Ma a Napoli e nel vesuviano il suo nome fa tremare, qui è “famoso” per essere il braccio destro armato del boss Valentino Gionta, il capo storico e fondatore del sodalizio criminale di palazzo Fienga. Ergastolano per 416 bis, detenzione di armi e droga, omicidi e estorsioni, questa la condanna emessa. “Tituccio” sta pagando la sua amicizia “scomoda” in carcere a Spoleto.
Il tempo per lui si è fermato all’8 novembre del 1991 quando si sono chiuse per sempre le porte del carcere di Secondigliano. D’allora ha cercato di racchiudere il mondo fuori quella cella su della tela bianca, miscelando colori e sogni e lo fa da oltre 25 anni. L’anno scorso hanno esposto nove dei suoi dipinti in una mostra nel Museo Nazionale del Ducato di Spoleto, ora quelle opere sono state messe in vendita. Tituccio invece ha chiesto di poter donare il ricavato al reparto di oncologia per poter aiutare i bimbi malati di tumore.
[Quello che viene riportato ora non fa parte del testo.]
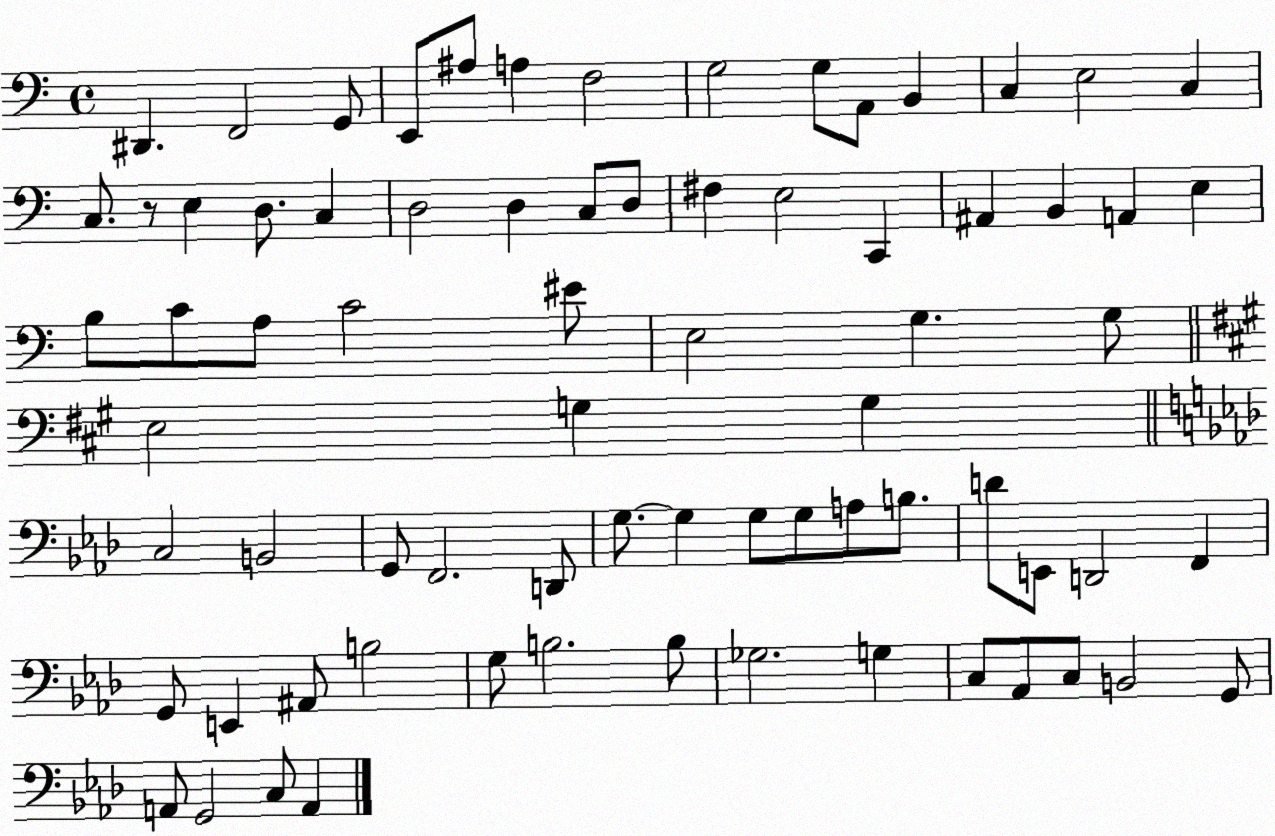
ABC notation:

X:1
T:Untitled
M:4/4
L:1/4
K:C
^D,, F,,2 G,,/2 E,,/2 ^A,/2 A, F,2 G,2 G,/2 A,,/2 B,, C, E,2 C, C,/2 z/2 E, D,/2 C, D,2 D, C,/2 D,/2 ^F, E,2 C,, ^A,, B,, A,, E, B,/2 C/2 A,/2 C2 ^E/2 E,2 G, G,/2 E,2 G, G, C,2 B,,2 G,,/2 F,,2 D,,/2 G,/2 G, G,/2 G,/2 A,/2 B,/2 D/2 E,,/2 D,,2 F,, G,,/2 E,, ^A,,/2 B,2 G,/2 B,2 B,/2 _G,2 G, C,/2 _A,,/2 C,/2 B,,2 G,,/2 A,,/2 G,,2 C,/2 A,,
“L’ergastolo vuol dire ammazzare la vita non solo di chi lo sconta, ma anche dei suo affetti più cari“, ha scritto in un blog. Da killer a pittore, le sue pistole ora sparano colori di vita, di gioia, di bambini felici che si tengono per mano, non c’è più spazio per il sangue e l’orrore della camorra.
“Sono anni che dipingo e trovo quest’espressione mia artistica la più acerrima nemica del mio tempo, che vivo nella speranza che esso un giorno sia veramente un tempo da vivere“, ha confidato al blog “Le urla del Silenzio”. “Amo la mia vita, nonostante i mali che l’affliggono. Vorrei essere un uragano, e con tutte le mie forze scacciare via tutti i suoi mali, che fanno dei suoi vissuti il dolore più immane”, continua nella sua lunga lettera.
L’ex soldato dei Gionta non chiede perdono, non si è mai pentito perché continua ad urlare la sua innocenza. Da quella gabbia fatta di mura e silenzio scrive poesie, alla donna amata e alla sua città Torre Annunziata, la stessa che gli ha dato e tolto la vita.